August Schizophrenia

I know it is only the beginning of August and we do not start school until September 9th this year, and don’t think I am not relaxing and milking every second of my 72-day weekend, by any means.  But it is always this time of the year when I begin to think about, and get a teensy bit excited about, the coming school year. I start searching for new ideas online, begin reading or re-reading professional literature to enrich and focus my year, and write tentative plans, strategies, activities, unit webs, etc.   I am really beginning to look forward to teaching kindergarten in just a few weeks. Or wait, maybe I am beginning to look forward to teaching fourth grade in just a few weeks.   

At the end of last year, I was informed by my principal that it was very likely we would lose a section of kindergarten due to low enrollment, leaving one of us three kindergarten teachers without a class and precipitating some changes in grade-level assignments through the school.  Even though I have moved grades already five times in the fifteen years I have been in my current school ( fifth to first to third to fifth to kindergarten) and also changed classrooms seven times, I was the chosen one.  I won’t get into how I feel about that.  I am a professional; and I am certified to teach nursery through sixth grade; and I know that in New York City, grade level changes happen pretty much every year or two.   I know that if I have to make the change, I will rock fourth grade and enjoy doing it.  I just wish I knew for sure; we are waiting to see if there are seven new kindergarten kids registering before the beginning of the year.  I will literally get a call at anytime now letting me know which grade I will be teaching. And even that could change at the last minute, up until the first day of school.  So I am thinking about both grades, planning for both grades, and feeling decidedly up-in-the-air about it all.

I love teaching kindergarten.  Everything is new to the kids; and I mean everything.  How to listen,how to share,  how to line up, how to know when you have to use the bathroom so you ask before it is too late.  The academic goals are only one part of kindergarten, and I love that.  It is like being in a room full of puppies and kittens, who are learning about being part of a larger community, and learning about learning, and learning how to learn, and just plain old learning.  It takes energy of the physical kind, the patience of a saint, the ability to organize chaos, mitigate circumstances and ameliorate issues, and the willingness to guide newbies into becoming part of the fabric of school.   It takes sympathy, empathy, intelligence,  emotional maturity, enthusiasm, optimism, cheerfulness, vigor and endurance, to do it well.   The responsibility is huge:  this is the child’s first year of school and you can either help her love it or hate it.  I firmly believe that the emotions a child attaches to school during the very first year last the entire twelve or more years of education ahead.  I truly believe that this is probably the most important work of a kindergarten teacher, followed closely by the social and academic aspects.   Ideally, kindergarten embraces every child who walks through the door, no matter the family and background and language experiences, and helps that child become the best he can be.  Kindergarten, with its high highs and low lows, its tears and joy (which sometimes occur at the same time), its surprises and challenges , is unrivaled in its sheer volume of…everything.   It’s a huge year, the beginning of it all, and of all the grades, kindergarten  probably is the most all encompassing and significant year to teachers, students and families .  I think you get how I feel.

## GIVEN EXERCISE 1
Recast the rows as a numbered list with blank lines omitted, beginning at the row line containing "Which item, drawn from" and running through the last line of the rows.

## INFORMATION SUPPLIED

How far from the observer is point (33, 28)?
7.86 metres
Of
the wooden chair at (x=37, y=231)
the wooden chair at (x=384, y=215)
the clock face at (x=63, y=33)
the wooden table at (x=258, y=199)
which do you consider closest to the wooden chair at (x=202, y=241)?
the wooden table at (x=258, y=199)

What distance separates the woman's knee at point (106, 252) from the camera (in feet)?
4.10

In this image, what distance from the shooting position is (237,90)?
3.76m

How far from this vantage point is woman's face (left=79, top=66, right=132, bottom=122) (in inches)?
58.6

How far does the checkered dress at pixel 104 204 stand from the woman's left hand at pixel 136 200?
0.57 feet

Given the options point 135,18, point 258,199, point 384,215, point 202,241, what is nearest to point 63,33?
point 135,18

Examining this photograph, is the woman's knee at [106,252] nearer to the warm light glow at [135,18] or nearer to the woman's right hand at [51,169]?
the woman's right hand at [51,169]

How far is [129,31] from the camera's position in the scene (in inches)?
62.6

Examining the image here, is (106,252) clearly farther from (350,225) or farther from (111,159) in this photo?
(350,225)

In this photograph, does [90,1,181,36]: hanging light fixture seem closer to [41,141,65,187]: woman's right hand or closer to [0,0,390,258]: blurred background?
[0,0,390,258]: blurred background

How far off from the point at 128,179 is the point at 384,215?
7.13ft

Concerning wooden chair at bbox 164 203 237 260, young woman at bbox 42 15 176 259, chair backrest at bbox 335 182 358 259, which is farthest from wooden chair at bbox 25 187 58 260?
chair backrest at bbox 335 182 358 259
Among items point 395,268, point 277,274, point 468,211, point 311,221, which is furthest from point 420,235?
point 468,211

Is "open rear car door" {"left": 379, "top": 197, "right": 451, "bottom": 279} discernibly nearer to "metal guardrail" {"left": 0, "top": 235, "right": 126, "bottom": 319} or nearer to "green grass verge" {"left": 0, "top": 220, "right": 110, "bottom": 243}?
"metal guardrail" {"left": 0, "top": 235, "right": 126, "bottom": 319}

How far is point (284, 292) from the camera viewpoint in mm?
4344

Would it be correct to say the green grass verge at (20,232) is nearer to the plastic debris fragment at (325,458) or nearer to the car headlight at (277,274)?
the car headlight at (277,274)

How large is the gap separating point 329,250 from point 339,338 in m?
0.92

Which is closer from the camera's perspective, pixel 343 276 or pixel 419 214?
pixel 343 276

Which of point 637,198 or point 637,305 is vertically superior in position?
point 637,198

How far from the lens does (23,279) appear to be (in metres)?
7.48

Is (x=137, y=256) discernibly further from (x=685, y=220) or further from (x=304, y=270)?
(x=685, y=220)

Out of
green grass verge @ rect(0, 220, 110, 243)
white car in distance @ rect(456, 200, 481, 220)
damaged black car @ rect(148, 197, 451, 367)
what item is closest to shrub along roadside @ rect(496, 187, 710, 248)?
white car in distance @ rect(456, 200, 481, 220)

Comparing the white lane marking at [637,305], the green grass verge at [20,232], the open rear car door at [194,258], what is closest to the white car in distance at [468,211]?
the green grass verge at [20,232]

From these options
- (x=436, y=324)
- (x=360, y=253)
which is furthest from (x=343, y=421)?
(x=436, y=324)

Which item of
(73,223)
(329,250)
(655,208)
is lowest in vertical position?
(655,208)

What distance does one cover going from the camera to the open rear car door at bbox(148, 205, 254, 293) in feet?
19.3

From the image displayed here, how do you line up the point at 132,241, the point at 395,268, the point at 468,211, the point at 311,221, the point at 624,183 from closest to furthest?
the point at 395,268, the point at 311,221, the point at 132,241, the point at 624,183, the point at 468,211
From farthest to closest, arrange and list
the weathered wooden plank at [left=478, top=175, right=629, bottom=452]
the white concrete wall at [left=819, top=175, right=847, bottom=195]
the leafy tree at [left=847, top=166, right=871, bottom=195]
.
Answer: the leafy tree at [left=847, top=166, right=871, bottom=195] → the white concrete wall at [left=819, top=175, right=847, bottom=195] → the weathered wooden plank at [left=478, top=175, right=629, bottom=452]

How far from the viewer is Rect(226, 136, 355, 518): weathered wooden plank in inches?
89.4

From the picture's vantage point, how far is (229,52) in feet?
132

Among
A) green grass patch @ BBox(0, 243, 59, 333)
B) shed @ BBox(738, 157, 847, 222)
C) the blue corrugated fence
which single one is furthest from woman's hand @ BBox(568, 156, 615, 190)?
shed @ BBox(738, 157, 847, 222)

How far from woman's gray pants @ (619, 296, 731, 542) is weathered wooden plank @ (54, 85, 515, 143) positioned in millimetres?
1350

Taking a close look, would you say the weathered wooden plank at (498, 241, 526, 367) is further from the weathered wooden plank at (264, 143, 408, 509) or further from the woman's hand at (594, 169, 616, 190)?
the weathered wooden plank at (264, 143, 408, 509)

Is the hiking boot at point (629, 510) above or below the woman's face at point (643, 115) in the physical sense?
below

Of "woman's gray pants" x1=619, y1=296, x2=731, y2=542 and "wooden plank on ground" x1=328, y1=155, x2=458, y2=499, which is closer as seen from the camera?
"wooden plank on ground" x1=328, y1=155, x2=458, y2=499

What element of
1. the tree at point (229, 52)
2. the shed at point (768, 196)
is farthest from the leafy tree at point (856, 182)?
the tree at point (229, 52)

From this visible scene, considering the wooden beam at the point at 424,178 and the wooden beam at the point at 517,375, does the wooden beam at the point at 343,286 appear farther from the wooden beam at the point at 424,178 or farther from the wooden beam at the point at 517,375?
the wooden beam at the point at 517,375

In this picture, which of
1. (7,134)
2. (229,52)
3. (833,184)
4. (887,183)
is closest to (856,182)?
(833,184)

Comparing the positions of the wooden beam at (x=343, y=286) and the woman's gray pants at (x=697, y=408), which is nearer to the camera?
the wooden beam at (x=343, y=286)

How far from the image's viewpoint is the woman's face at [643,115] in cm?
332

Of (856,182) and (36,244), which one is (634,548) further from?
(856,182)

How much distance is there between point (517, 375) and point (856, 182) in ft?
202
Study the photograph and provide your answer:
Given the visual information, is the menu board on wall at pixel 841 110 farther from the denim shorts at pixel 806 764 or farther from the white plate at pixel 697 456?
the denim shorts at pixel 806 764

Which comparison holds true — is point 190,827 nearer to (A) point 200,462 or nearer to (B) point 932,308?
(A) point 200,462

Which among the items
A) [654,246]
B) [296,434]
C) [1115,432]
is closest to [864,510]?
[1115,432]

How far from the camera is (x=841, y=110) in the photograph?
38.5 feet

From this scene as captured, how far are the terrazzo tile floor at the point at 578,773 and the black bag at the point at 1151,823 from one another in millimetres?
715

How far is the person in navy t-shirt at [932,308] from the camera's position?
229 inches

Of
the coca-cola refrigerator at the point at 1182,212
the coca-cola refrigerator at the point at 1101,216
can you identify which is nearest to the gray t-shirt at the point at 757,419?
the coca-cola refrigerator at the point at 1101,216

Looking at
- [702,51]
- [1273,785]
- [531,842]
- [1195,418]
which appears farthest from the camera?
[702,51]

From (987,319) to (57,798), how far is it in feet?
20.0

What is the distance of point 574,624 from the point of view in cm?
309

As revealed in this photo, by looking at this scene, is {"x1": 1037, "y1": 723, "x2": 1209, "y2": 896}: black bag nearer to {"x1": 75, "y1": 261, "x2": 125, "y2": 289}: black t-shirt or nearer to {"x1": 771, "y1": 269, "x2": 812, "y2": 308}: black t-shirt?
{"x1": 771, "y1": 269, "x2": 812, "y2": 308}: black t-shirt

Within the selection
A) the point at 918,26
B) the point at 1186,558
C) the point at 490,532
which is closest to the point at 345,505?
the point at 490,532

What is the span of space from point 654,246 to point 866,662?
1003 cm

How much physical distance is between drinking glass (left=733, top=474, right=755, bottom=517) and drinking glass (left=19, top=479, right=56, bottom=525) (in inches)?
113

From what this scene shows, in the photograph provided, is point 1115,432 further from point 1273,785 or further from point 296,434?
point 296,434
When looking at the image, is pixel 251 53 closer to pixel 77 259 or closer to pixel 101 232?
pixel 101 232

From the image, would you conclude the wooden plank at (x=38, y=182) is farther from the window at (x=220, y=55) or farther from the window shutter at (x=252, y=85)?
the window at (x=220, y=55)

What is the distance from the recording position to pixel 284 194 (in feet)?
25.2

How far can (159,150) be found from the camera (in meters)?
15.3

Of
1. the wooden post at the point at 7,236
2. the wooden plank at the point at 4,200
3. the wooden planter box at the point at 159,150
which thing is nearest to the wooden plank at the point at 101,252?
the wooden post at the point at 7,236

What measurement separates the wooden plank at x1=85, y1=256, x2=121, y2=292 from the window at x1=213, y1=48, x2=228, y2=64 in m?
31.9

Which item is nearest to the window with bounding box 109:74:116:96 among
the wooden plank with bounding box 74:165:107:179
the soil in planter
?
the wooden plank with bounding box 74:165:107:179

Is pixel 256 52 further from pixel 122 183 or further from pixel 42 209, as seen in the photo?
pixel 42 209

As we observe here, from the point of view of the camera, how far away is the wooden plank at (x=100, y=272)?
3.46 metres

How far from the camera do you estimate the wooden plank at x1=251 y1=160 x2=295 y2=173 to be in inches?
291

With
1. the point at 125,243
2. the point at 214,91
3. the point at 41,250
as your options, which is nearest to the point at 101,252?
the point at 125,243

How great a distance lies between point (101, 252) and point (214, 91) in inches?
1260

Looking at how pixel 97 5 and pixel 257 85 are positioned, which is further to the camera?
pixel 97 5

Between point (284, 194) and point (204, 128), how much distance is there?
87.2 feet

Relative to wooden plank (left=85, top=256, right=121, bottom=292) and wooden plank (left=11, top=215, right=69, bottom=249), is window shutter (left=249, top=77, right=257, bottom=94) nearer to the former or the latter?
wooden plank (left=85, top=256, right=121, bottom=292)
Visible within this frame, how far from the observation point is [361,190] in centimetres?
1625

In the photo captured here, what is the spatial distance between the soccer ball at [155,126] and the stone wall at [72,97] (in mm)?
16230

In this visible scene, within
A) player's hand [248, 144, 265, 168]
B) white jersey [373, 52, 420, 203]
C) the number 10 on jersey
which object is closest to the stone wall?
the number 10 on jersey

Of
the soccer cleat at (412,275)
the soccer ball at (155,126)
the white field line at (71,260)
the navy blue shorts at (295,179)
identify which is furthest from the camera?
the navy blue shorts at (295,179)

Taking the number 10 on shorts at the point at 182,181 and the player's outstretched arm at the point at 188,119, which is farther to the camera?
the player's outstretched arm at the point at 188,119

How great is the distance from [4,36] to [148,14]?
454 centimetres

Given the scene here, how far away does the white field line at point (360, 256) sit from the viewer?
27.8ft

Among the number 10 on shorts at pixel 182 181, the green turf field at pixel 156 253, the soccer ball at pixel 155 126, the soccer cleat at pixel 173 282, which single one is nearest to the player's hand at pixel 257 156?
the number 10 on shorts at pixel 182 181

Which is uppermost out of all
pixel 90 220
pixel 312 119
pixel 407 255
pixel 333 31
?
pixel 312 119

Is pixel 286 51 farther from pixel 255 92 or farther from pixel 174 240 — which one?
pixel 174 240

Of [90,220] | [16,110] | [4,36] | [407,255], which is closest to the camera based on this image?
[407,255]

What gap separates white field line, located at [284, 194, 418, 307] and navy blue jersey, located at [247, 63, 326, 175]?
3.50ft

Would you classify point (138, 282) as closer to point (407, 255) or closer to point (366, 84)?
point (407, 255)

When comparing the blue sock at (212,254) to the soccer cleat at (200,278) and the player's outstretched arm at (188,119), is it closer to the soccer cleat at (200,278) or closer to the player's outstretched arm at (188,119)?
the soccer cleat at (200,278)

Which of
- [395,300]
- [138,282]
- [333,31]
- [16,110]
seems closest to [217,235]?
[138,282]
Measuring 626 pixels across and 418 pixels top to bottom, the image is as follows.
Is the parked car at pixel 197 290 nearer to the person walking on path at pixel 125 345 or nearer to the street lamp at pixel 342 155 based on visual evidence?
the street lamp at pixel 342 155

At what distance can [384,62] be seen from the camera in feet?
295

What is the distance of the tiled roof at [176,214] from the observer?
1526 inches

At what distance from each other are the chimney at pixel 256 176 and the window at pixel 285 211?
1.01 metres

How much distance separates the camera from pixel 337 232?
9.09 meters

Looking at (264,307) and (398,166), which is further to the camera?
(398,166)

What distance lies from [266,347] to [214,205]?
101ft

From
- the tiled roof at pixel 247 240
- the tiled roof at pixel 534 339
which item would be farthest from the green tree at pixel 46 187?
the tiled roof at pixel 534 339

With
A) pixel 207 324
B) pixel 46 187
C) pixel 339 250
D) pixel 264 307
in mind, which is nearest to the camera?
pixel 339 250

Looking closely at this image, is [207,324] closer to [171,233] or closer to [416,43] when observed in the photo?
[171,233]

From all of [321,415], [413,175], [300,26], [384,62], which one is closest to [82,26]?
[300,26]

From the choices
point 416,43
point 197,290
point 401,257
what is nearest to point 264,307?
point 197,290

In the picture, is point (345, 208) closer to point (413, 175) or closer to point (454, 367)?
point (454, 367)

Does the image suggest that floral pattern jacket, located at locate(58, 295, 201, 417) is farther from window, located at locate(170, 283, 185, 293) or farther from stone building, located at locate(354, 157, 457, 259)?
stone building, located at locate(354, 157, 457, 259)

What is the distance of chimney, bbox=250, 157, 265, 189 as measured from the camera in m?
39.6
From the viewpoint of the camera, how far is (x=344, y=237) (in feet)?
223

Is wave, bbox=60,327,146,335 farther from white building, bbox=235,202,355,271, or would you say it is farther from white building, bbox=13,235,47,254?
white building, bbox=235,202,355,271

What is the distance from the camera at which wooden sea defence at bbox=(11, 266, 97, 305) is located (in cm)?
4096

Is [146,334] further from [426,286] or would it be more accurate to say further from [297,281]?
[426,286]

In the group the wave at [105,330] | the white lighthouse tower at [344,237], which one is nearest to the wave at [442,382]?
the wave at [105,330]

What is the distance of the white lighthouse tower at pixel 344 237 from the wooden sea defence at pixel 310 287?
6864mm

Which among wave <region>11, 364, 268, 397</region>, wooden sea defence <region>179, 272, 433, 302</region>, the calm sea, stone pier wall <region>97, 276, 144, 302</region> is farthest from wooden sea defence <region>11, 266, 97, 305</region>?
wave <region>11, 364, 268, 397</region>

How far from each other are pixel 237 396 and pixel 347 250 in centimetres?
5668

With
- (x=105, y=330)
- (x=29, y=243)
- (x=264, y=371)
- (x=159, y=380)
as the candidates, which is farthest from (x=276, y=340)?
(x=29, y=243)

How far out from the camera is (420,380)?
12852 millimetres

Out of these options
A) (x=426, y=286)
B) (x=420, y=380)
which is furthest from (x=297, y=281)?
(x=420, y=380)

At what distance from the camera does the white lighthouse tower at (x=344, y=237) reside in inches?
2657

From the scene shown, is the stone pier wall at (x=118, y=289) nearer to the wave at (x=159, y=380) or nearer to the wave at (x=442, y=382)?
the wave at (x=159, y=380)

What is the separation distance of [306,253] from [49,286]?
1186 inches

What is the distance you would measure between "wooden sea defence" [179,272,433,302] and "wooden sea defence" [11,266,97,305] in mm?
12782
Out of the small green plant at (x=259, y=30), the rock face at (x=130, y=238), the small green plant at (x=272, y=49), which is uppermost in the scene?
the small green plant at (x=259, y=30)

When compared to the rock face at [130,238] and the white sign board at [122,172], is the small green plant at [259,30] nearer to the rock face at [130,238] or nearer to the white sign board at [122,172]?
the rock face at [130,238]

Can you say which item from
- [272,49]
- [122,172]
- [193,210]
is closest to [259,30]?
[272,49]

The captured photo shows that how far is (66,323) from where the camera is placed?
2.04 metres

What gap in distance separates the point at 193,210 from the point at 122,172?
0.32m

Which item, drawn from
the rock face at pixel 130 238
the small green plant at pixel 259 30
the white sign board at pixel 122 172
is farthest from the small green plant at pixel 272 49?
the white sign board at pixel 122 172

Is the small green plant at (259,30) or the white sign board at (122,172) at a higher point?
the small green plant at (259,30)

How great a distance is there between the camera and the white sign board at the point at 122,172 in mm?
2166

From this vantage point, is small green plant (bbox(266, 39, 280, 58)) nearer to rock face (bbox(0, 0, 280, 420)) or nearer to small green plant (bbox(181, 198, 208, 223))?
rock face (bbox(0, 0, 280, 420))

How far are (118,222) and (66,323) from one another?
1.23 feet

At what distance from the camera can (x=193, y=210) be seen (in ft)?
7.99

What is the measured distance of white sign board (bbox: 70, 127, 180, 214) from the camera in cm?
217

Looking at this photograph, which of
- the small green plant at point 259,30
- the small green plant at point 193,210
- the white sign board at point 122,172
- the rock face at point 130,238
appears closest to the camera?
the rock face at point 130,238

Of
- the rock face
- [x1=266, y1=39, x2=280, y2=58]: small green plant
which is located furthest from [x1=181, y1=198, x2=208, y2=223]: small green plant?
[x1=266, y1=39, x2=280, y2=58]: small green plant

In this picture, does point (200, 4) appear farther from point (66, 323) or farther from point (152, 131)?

## GIVEN EXERCISE 2
From the post about the coming school year, copy the passage that starts at "August Schizophrenia" and ends with "grade in just a few weeks.".

## WRITTEN RESPONSE 1
1. Which item, drawn from
2. the rock face at pixel 130 238
3. the small green plant at pixel 259 30
4. the white sign board at pixel 122 172
5. is farthest from the small green plant at pixel 272 49?
6. the white sign board at pixel 122 172
7. Is the small green plant at (259,30) or the white sign board at (122,172) at a higher point?
8. the small green plant at (259,30)
9. How great a distance is there between the camera and the white sign board at the point at 122,172 in mm?
10. 2166
11. From this vantage point, is small green plant (bbox(266, 39, 280, 58)) nearer to rock face (bbox(0, 0, 280, 420)) or nearer to small green plant (bbox(181, 198, 208, 223))?
12. rock face (bbox(0, 0, 280, 420))
13. How far are (118,222) and (66,323) from one another?
14. 1.23 feet
15. At what distance from the camera can (x=193, y=210) be seen (in ft)?
16. 7.99
17. What is the measured distance of white sign board (bbox: 70, 127, 180, 214) from the camera in cm?
18. 217
19. Looking at this photograph, which of
20. - the small green plant at point 259,30
21. - the small green plant at point 193,210
22. - the white sign board at point 122,172
23. - the rock face at point 130,238
24. appears closest to the camera?
25. the rock face at point 130,238
26. Of
27. - the rock face
28. - [x1=266, y1=39, x2=280, y2=58]: small green plant
29. which is located furthest from [x1=181, y1=198, x2=208, y2=223]: small green plant?
30. [x1=266, y1=39, x2=280, y2=58]: small green plant
31. In this picture, does point (200, 4) appear farther from point (66, 323) or farther from point (152, 131)?

## WRITTEN RESPONSE 2
August Schizophrenia

I know it is only the beginning of August and we do not start school until September 9th this year, and don’t think I am not relaxing and milking every second of my 72-day weekend, by any means.  But it is always this time of the year when I begin to think about, and get a teensy bit excited about, the coming school year. I start searching for new ideas online, begin reading or re-reading professional literature to enrich and focus my year, and write tentative plans, strategies, activities, unit webs, etc.   I am really beginning to look forward to teaching kindergarten in just a few weeks. Or wait, maybe I am beginning to look forward to teaching fourth grade in just a few weeks.